COMP 200: Elements of Computer Science
Spring 2013

Who was Mark V. Shaney?

Mark was a member of a UseNet News group called net.singles, a users group chock full of dating tips, lonely heart chatter, frank discussions of sexual problems and high tech missionary gospel about the sins of premarital smut-typing.

Penn Jillette

For a longer intro about Mr. Shaney by the colorful Mr. Jillettee, read the rest of his short posting entitled “I Spent an Interesting Evening Recently with a Grain of Salt”.

Example quotes from Mark V. Shaney

I'm not prone to either violence or obscenities, but the outside pressure was too much for both of us. I live for the moment. I find (among yuppies) that the readership of net.singles is the same indecision, embarrassment, and confusion that they refer to themselves as the yuppies- you figure it out! You know lately I have ever direct personally insulting remarks to anyone in my brief (and very enjoyable) net career. Now, let's get the definition of teasing to be meeting a lot of people. We've been together a year now, but I won't go back through old news articles to get your opinions. (I bet you can guess how much mail I've been getting recently:-) Send in your responses and hopefully we can come up with better ones.

Commenting on President Bush (#1):

Mr. Chairman, delegates, fellow citizens, I'm honored to aid the rise of democracy in Germany and Japan, Nicaragua and Central Europe and the freedom of knowing you can take them. Tonight, I remind every parent and every school must teach, so we do to improve health care and a more hopeful America. I am in their days of worry. We see that character in our future. We will build a safer world today. The progress we and our friends and allies seek in the life of our work. The terrorists are fighting freedom with all their cunning and cruelty because freedom is not America's gift to every man and woman in this place, that dream is renewed. Now we go forward, grateful for our older workers. With the huge baby boom generation approaching retirement, many of our work. About 40 nations stand beside us in the next four years.

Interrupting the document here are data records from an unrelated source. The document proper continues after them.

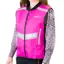 Equi Light Hi-Viz Adults Gilet - Pink/Silver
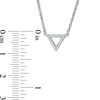 0.146 CT. T.W. Enhanced Black and White Diamond Reversible Triangle Outline Necklace in Sterling Silver - 17.63"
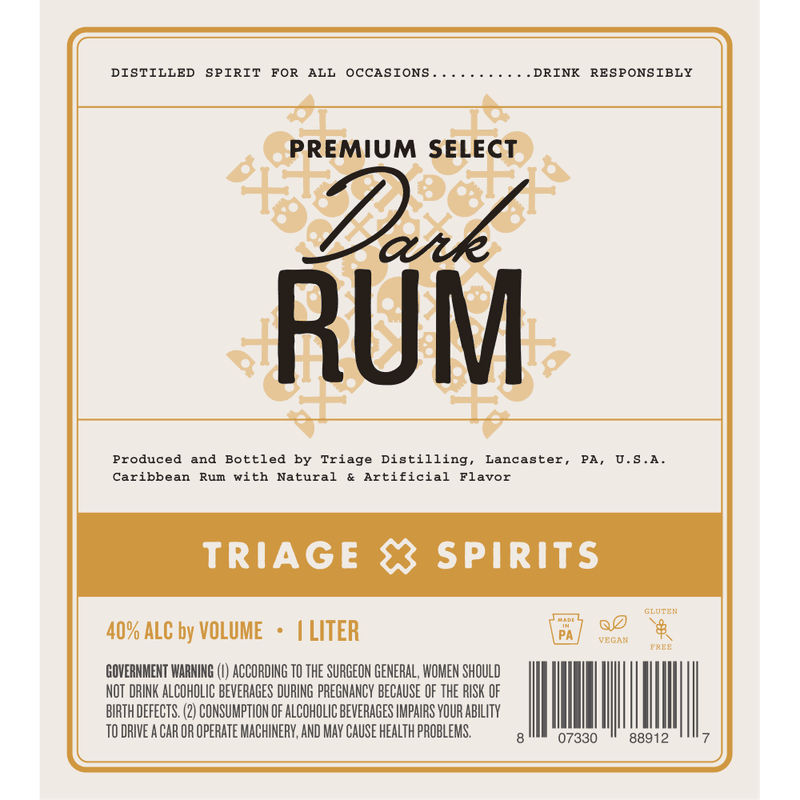 Dark Rum label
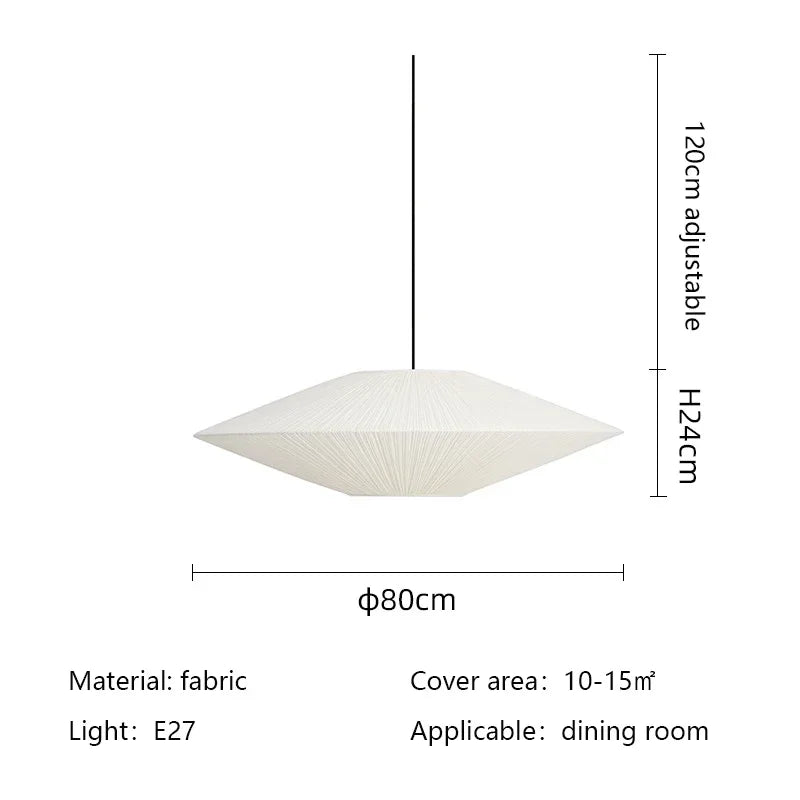 Nordic Fabric Pendant Light - Minimalist Hanging Lamp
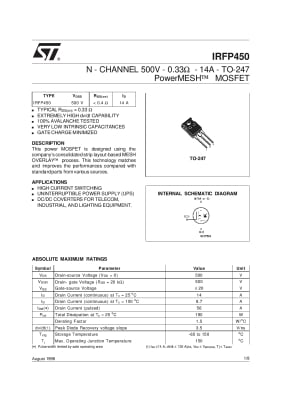 IRFP450 TO-247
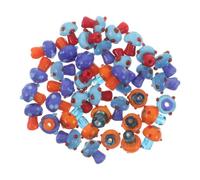 40 Pièces Perles de Verre Champignon Colorées pour Bijoux, Création | Surface Texturée Faite Main, Trou de 2mm, Enfilage Facile, Séparation Stable pour Bracelets, Colliers et Boucles D’oreilles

Mark V. Shaney was a Computer Program

Surprise, surprise!

You can try out this web-based chatbot version.

Like most chatbots, it worked in two phases. First, previous posts on net.singles were used to “train” the program, i.e., to build some sort of description of how phrases and sentences are formed. It used no knowledge of the English language other than a basic knowledge of words, punctuation, and whitespace. The data structure that it built during training is known as a Markov chain. Markov chains will be discussed more below. On Assignment 4, you will be writing the code for this phase.

In the second phase, the Markov chain guides the random generation of new text. The new text only uses words found in the original training text. Furthermore, each small sequence of text in the generated text also occurs in the training text. On Assignment 5, you will write the code for this phase.

See also “his” Wikipedia entry.

Markov Chains

Very generally, a Markov chain represents statistical data about how past information was followed by successor information. Such data can be used to predictively under the assumption that future behavior will be similar to past behavior. It can also be used to generate future data probabilistically.

More specifically, when applied to word sequences, a Markov chain maps each n-word sequence in the training data to the possible successors and their probabilities. We will represent this as a Python dictionary mapping each n-word tuple to a dictionary which, in turn, maps each successor word to a probability. We can choose which n to use, and we say we are using the nth-order Markov chain.

We've provided full examples for the songs Eight Days a Week and Johnny B. Goode.

Intuitively, with a smaller n, the word sequences are smaller, so a Markov chain provides less knowledge about the structure of the training data. For each of these smaller word sequences, there are more possible successors. Conversely, with a larger n, each word sequence has fewer possible successors. Often there will be only one successor for a given word sequence.

So, when we turn to generating text, a smaller n will generate text that is more random. It will typically be less grammatical and make less sense, since the only grammatical knowledge is implicit within what word sequences occur in the training data. On the other hand, a larger n will generate text that is more similar to the training data. By definition, n-word sequences be taken straight from the training. But, because the Markov chain will often map word sequences to only one possible successor, then longer word sequences will also often be verbatim from the training.